Obama the Neocon

Nelson

Registered
Forum Member
Dec 2, 2008
560
0
0
Neoconservatism: The Return
A new incarnation, a new name – and the same old warmongering

by Justin Raimondo, April 01, 2009

It was a neocon moment: there they were, the organizers of the Foreign Policy Initiative, the new neoconservative think-tank – Bill Kristol, Dan Senor, and Robert Kagan, with Clifford May, Randy Scheunemann, and junior neocon James Kirchick in tow. It was the occasion of FPI’s first public event – their Washington coming out party, so to speak – and who should show up but I. Lewis "Scooter" Libby. A more fitting symbol of the neoconservative tendency in American politics – its history, its methods, and its essential criminality – could hardly be conceived.

While John McCain was ostensibly the main attraction, the real focus of the conference was a celebration of the man who defeated him. As David Weigel put it, the FPI conference turned into a "Neocons for Obama" festival, as super-hawkish foreign policy maven Fred Kagan hailed President Obama’s Af-Pak offensive as the best thing since the Iraqi "surge": "He’s definitely saying no to pulling back. It was a gutsy and correct decision." Yet all is not rosy: "Kagan worried/predicted that Obama’s base would bristle at the plan, so ‘he will be counting on some significant amount of support from his political opponents.’"

Not to worry. The brain-dead Obamaites are shamelessly eager to grant their Glorious Leader a pass, no matter what he does. So far, there is not a peep out of Obama’s liberal supporters, except a few voices raised at the Nation, even as the president mounts a major escalation of the Long War. Not only that, but his supporters are rallying around their commander in chief, now that we’re fighting the "right" war in the "right" way. And take a good look at some of his supporters…

FPI is the latest in a long line of neocon front groups, all of them – the Committee on the Present Danger, the Committee for a Free World, the Project for a New American Century [.pdf] – aimed at whipping the country into a militaristic frenzy. There is not only an ideological legacy here, but a genealogical one, as the catalytic role of a member of the Kristol family has always been instrumental in organizing these groups – Irving back in the day, his son William more recently. The one and only aim of this ideological Mafia is to conjure enemies and agitate relentlessly for a more aggressive foreign policy. The neocons may shift from Left to Right and back again when it comes to economic issues, but what they really care about – where their hottest passions lie – is in maintaining and expanding America’s overseas empire.
# # # # #
In the article on neoconservatism, copy the passage from "FPI is the latest" up to and including "America’s overseas empire.", replacing "front groups" with "advocacy groups". The listing that follows plays no role here.

## Saved entries
# # # # #
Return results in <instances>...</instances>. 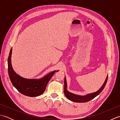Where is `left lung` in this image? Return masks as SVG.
<instances>
[{
  "instance_id": "8db88e82",
  "label": "left lung",
  "mask_w": 120,
  "mask_h": 120,
  "mask_svg": "<svg viewBox=\"0 0 120 120\" xmlns=\"http://www.w3.org/2000/svg\"><path fill=\"white\" fill-rule=\"evenodd\" d=\"M108 80V76L107 77L105 82L104 83L103 86H101V88L99 89V90L92 93H90L88 94H86V95L85 96H80L76 95L73 93H72L68 92L67 90V80H66V78H64V93L66 97L70 101H74V102L76 103H86L88 102V101H90L91 99L95 98L96 96L99 95V94L101 93V92L103 90V89L105 88L106 86V84L107 83V81Z\"/></svg>"
}]
</instances>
# # # # #
## Result of this task
FPI is the latest in a long line of neocon advocacy groups, all of them – the Committee on the Present Danger, the Committee for a Free World, the Project for a New American Century [.pdf] – aimed at whipping the country into a militaristic frenzy. There is not only an ideological legacy here, but a genealogical one, as the catalytic role of a member of the Kristol family has always been instrumental in organizing these groups – Irving back in the day, his son William more recently. The one and only aim of this ideological Mafia is to conjure enemies and agitate relentlessly for a more aggressive foreign policy. The neocons may shift from Left to Right and back again when it comes to economic issues, but what they really care about – where their hottest passions lie – is in maintaining and expanding America’s overseas empire.